O pagamento de 100% das horas trabalhadas está a cargo da entidade empregadora.

 

Compensação retributiva

O trabalhador tem direito a uma compensação retributiva mensal correspondente às horas não trabalhadas.

  • Entre Agosto - Setembro, corresponde a 2/3 das horas não trabalhadas.
  • Já em Outubro - Dezembro, corresponde a 4/5 das horas não trabalhadas.

 

Não pode ultrapassar o valor de 3 x RMMG.

 

Apoio Financeiro

O empregador tem direito ao apoio financeiro exclusivamente para efeitos de pagamento da compensação retributiva aos trabalhadores abrangidos pela medida.

O apoio corresponde a 70% da compensação retributiva (pago pela SS). Os restantes 30% estão a cargo do empregador.

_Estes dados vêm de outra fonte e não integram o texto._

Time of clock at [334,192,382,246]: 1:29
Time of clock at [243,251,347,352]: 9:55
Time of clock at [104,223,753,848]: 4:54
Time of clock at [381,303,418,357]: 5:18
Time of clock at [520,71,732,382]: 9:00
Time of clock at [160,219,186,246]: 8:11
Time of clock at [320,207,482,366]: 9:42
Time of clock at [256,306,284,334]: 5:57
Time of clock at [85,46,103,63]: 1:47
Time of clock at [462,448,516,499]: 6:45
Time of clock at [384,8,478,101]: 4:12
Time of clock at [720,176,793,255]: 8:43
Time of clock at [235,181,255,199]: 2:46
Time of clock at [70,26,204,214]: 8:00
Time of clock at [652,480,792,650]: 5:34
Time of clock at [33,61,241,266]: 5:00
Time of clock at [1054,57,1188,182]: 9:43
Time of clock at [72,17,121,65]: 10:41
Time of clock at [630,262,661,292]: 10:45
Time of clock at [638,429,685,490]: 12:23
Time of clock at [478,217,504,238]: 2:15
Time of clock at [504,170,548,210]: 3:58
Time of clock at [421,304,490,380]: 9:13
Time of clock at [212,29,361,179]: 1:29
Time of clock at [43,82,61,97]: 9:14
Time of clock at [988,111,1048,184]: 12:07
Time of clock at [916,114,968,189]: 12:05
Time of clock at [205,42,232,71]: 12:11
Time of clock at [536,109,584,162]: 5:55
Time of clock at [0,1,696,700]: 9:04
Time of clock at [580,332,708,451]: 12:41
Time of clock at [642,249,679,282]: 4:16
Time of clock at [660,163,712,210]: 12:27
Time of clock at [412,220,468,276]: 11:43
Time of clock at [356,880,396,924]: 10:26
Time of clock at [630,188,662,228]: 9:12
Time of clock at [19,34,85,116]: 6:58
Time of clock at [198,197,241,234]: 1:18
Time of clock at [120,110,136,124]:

Apoio adicional: Para empresas com quebra de faturação igual, ou superior a 75%, a Segurança Social, comparticipará as horas trabalhadas em 35%.

 

Contribuições à Segurança Social a cargo da empresa

As empresas abrangidas pelo Apoio Extraordinário à Retoma Progressiva, têm direito à isenção total ou à dispensa parcial do pagamento das contribuições à Segurança Social relativamente à compensação retributiva devida aos trabalhadores.

Micro e PME´s

  • Entre Agosto - Setembro, isenção total;
  • Entre Outubro - Dezembro, dispensa parcial de 50%.

Grandes Empresas

  • Entre Agosto - Setembro, dispensa parcial de 50%.

 

Efeitos da redução do período de normal de trabalho em férias, subsidio de férias ou de natal

  • O tempo de redução do PNT não afeta o vencimento e a duração do período de férias.
  • O período de aplicação da redução do PNT não prejudica a marcação e o gozo de férias tendo o trabalhador direito ao pagamento pelo empregador da retribuição e da compensação retributiva acrescida do subsídio de férias, pago pelo empregador, que seria devido em condições normais de trabalho.
  • O trabalhador tem direito a subsídio de Natal por inteiro, sendo comparticipado, pela segurança social, o montante correspondente ao duodécimo de metade da compensação retributiva relativa ao número de meses de atribuição do apoio, e pelo empregador, o restante, caso a data de pagamento daquele subsídio coincida com o período de aplicação do apoio extraordinário à retoma progressiva de atividade.

 

Esta medida produz efeitos de 1 de Agosto até 31 de Dezembro.

A candidatura a este programa é efetuada através da Segurança Social Direta, devendo ser remetido um requerimento eletrónico em formulário específico disponibilizado pela S.S..

Para mais esclarecimentos sobre esta medida de apoio, deverá contactar o seu gabinete de contabilidade/contabilista certificado, que certamente o direccionará assertivamente para os passos que deve dar.

 

Fonte: Decreto-Lei n.º 46-A/2020 (Apoio extraordinário à retoma progressiva de atividade em empresas em situação de crise empresarial com redução temporária do período normal de trabalho).